— BEGIN Material shown —
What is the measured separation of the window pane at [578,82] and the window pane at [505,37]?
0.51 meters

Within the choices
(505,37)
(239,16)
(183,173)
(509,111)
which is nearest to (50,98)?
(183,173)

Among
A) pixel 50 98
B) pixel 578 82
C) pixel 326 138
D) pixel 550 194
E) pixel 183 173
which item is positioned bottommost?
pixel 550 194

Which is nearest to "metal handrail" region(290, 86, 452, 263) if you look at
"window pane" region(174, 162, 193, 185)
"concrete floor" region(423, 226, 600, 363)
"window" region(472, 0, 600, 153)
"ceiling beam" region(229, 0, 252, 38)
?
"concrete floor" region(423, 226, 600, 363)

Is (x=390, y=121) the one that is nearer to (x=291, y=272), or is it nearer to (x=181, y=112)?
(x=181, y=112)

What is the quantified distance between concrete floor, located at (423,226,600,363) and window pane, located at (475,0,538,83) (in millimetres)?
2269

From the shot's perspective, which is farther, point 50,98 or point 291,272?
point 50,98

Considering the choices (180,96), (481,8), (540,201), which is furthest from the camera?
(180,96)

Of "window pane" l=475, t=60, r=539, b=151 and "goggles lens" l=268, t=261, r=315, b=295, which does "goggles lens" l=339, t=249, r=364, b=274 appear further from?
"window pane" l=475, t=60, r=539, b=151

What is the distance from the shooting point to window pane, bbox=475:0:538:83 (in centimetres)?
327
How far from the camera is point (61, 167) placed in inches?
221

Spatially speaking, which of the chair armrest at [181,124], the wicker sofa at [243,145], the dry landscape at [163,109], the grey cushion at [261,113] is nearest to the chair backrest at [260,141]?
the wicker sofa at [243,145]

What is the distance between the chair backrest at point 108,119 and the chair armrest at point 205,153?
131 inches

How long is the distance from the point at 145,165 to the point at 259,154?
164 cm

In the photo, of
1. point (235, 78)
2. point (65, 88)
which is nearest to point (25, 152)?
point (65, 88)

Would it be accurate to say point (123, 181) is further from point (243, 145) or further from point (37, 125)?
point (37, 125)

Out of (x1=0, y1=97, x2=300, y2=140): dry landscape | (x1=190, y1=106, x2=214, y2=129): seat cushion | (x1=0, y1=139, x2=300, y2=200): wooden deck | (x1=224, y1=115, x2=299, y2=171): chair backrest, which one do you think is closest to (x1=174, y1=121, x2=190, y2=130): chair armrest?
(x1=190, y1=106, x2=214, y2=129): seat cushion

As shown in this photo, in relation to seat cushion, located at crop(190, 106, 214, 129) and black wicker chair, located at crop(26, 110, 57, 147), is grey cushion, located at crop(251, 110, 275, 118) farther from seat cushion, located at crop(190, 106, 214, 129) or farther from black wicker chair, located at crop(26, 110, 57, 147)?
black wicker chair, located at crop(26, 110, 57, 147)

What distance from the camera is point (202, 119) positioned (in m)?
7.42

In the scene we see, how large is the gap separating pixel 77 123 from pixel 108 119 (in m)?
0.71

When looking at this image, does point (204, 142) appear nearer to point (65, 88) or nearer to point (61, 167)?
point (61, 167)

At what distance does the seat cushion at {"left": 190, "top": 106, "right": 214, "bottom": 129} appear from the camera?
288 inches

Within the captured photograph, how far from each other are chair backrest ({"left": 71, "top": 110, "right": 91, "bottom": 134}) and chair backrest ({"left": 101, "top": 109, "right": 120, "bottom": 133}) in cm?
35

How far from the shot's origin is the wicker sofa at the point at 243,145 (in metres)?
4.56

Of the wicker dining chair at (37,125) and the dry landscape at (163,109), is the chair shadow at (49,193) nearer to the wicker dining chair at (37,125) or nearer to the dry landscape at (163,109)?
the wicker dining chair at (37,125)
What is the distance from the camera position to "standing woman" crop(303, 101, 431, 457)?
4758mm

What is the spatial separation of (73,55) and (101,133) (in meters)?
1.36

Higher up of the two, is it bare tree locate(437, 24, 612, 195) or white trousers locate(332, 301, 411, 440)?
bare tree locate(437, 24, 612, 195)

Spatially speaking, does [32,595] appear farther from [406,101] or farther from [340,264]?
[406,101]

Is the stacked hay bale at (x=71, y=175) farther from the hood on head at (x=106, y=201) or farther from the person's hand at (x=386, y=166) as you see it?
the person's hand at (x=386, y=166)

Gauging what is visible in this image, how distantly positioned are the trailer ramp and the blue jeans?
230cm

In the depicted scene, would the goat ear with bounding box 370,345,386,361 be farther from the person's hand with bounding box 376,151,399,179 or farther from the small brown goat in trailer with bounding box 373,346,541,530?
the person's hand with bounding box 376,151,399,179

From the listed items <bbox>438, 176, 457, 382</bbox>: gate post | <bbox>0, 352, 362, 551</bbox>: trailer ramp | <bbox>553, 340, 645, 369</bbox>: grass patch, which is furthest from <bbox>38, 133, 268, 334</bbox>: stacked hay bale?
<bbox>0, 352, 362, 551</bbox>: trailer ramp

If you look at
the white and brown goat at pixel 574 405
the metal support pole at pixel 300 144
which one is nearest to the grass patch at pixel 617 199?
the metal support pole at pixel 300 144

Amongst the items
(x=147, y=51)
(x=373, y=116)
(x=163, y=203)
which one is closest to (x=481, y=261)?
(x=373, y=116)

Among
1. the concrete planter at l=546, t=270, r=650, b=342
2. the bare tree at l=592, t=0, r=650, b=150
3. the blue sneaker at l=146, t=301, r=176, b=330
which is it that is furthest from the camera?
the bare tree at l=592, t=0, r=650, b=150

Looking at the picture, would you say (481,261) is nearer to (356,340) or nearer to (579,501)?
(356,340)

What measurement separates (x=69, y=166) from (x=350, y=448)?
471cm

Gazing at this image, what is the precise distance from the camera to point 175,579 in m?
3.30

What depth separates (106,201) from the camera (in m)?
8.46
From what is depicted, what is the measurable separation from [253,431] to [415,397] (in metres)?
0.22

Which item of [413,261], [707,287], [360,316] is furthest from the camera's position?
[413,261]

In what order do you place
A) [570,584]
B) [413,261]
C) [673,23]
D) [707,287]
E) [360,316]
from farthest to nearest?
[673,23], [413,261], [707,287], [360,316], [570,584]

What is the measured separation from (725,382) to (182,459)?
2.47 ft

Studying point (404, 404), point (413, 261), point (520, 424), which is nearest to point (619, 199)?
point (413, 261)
— END Material shown —
Copy out every one of the entries above word for word.

What is the measured separation of the window pane at [578,82] and the window pane at [505,37]?
0.51 meters

Within the choices
(505,37)
(239,16)
(183,173)
(509,111)
which is nearest to (50,98)?
(183,173)

Among
A) pixel 50 98
B) pixel 578 82
C) pixel 326 138
D) pixel 550 194
E) pixel 183 173
which item is positioned bottommost?
pixel 550 194

Which is nearest to "metal handrail" region(290, 86, 452, 263) if you look at
"window pane" region(174, 162, 193, 185)
"concrete floor" region(423, 226, 600, 363)
"window" region(472, 0, 600, 153)
"ceiling beam" region(229, 0, 252, 38)
?
"concrete floor" region(423, 226, 600, 363)

Is (x=390, y=121) the one that is nearer to (x=291, y=272), or is it nearer to (x=181, y=112)?
(x=181, y=112)

What is the quantified distance between concrete floor, located at (423,226,600,363) and window pane, located at (475,0,538,83) (in millimetres)?
2269

From the shot's perspective, which is farther, point 50,98 or point 291,272?
point 50,98

Considering the choices (180,96), (481,8), (540,201), which is furthest from the camera?
(180,96)

Of "window pane" l=475, t=60, r=539, b=151 and "goggles lens" l=268, t=261, r=315, b=295, which does "goggles lens" l=339, t=249, r=364, b=274 appear further from?
"window pane" l=475, t=60, r=539, b=151

What is the distance from the shooting point to window pane, bbox=475:0:538:83 (in centimetres)?
327
How far from the camera is point (61, 167) placed in inches?
221

Spatially speaking, which of the chair armrest at [181,124], the wicker sofa at [243,145], the dry landscape at [163,109], the grey cushion at [261,113] is nearest to the chair backrest at [260,141]?
the wicker sofa at [243,145]

What is the distance between the chair backrest at point 108,119 and the chair armrest at point 205,153?
131 inches

How long is the distance from the point at 145,165 to the point at 259,154?
164 cm

In the photo, of
1. point (235, 78)
2. point (65, 88)
which is nearest to point (25, 152)?
point (65, 88)

Would it be accurate to say point (123, 181) is further from point (243, 145) or further from point (37, 125)?
point (37, 125)

Out of (x1=0, y1=97, x2=300, y2=140): dry landscape | (x1=190, y1=106, x2=214, y2=129): seat cushion | (x1=0, y1=139, x2=300, y2=200): wooden deck | (x1=224, y1=115, x2=299, y2=171): chair backrest, which one do you think is closest to (x1=174, y1=121, x2=190, y2=130): chair armrest?
(x1=190, y1=106, x2=214, y2=129): seat cushion

As shown in this photo, in relation to seat cushion, located at crop(190, 106, 214, 129) and black wicker chair, located at crop(26, 110, 57, 147), is grey cushion, located at crop(251, 110, 275, 118) farther from seat cushion, located at crop(190, 106, 214, 129) or farther from black wicker chair, located at crop(26, 110, 57, 147)?
black wicker chair, located at crop(26, 110, 57, 147)

What distance from the camera is point (202, 119) positioned (in m)?
7.42

In the scene we see, how large is the gap separating pixel 77 123 from pixel 108 119 (in m)?
0.71

When looking at this image, does point (204, 142) appear nearer to point (65, 88) or nearer to point (61, 167)?
point (61, 167)

At what distance does the seat cushion at {"left": 190, "top": 106, "right": 214, "bottom": 129} appear from the camera?
288 inches

Within the captured photograph, how far from each other are chair backrest ({"left": 71, "top": 110, "right": 91, "bottom": 134}) and chair backrest ({"left": 101, "top": 109, "right": 120, "bottom": 133}) in cm?
35

How far from the shot's origin is the wicker sofa at the point at 243,145 (in metres)?
4.56

Of the wicker dining chair at (37,125) and the dry landscape at (163,109), is the chair shadow at (49,193) nearer to the wicker dining chair at (37,125) or nearer to the dry landscape at (163,109)?
the wicker dining chair at (37,125)
What is the distance from the camera position to "standing woman" crop(303, 101, 431, 457)?
4758mm

What is the spatial separation of (73,55) and (101,133) (in meters)?
1.36

Higher up of the two, is it bare tree locate(437, 24, 612, 195) or white trousers locate(332, 301, 411, 440)?
bare tree locate(437, 24, 612, 195)

Spatially speaking, does [32,595] appear farther from [406,101] or farther from [340,264]?
[406,101]

Is the stacked hay bale at (x=71, y=175) farther from the hood on head at (x=106, y=201) or farther from the person's hand at (x=386, y=166) as you see it?
the person's hand at (x=386, y=166)

Gauging what is visible in this image, how distantly positioned are the trailer ramp and the blue jeans?
230cm

In the depicted scene, would the goat ear with bounding box 370,345,386,361 be farther from the person's hand with bounding box 376,151,399,179 or farther from the small brown goat in trailer with bounding box 373,346,541,530?
the person's hand with bounding box 376,151,399,179

From the listed items <bbox>438, 176, 457, 382</bbox>: gate post | <bbox>0, 352, 362, 551</bbox>: trailer ramp | <bbox>553, 340, 645, 369</bbox>: grass patch, which is furthest from <bbox>38, 133, 268, 334</bbox>: stacked hay bale?
<bbox>0, 352, 362, 551</bbox>: trailer ramp

If you look at
the white and brown goat at pixel 574 405
the metal support pole at pixel 300 144
which one is nearest to the grass patch at pixel 617 199?
the metal support pole at pixel 300 144

Amongst the items
(x=147, y=51)
(x=373, y=116)
(x=163, y=203)
which one is closest to (x=481, y=261)?
(x=373, y=116)

Among
1. the concrete planter at l=546, t=270, r=650, b=342
2. the bare tree at l=592, t=0, r=650, b=150
3. the blue sneaker at l=146, t=301, r=176, b=330
which is it that is furthest from the camera?
the bare tree at l=592, t=0, r=650, b=150

Looking at the picture, would you say (481,261) is nearer to (356,340) or nearer to (579,501)?
(356,340)

What measurement separates (x=69, y=166) from (x=350, y=448)?
471cm

Gazing at this image, what is the precise distance from the camera to point 175,579 in m?
3.30

What depth separates (106,201) from the camera (in m)?
8.46
From what is depicted, what is the measurable separation from [253,431] to [415,397] (in metres)?
0.22

Which item of [413,261], [707,287], [360,316] is furthest from the camera's position?
[413,261]

In what order do you place
A) [570,584]
B) [413,261]
C) [673,23]
D) [707,287]
E) [360,316]
from farthest to nearest?
[673,23], [413,261], [707,287], [360,316], [570,584]

What is the measured separation from (725,382) to (182,459)?
2.47 ft

Studying point (404, 404), point (413, 261), point (520, 424), which is nearest to point (619, 199)?
point (413, 261)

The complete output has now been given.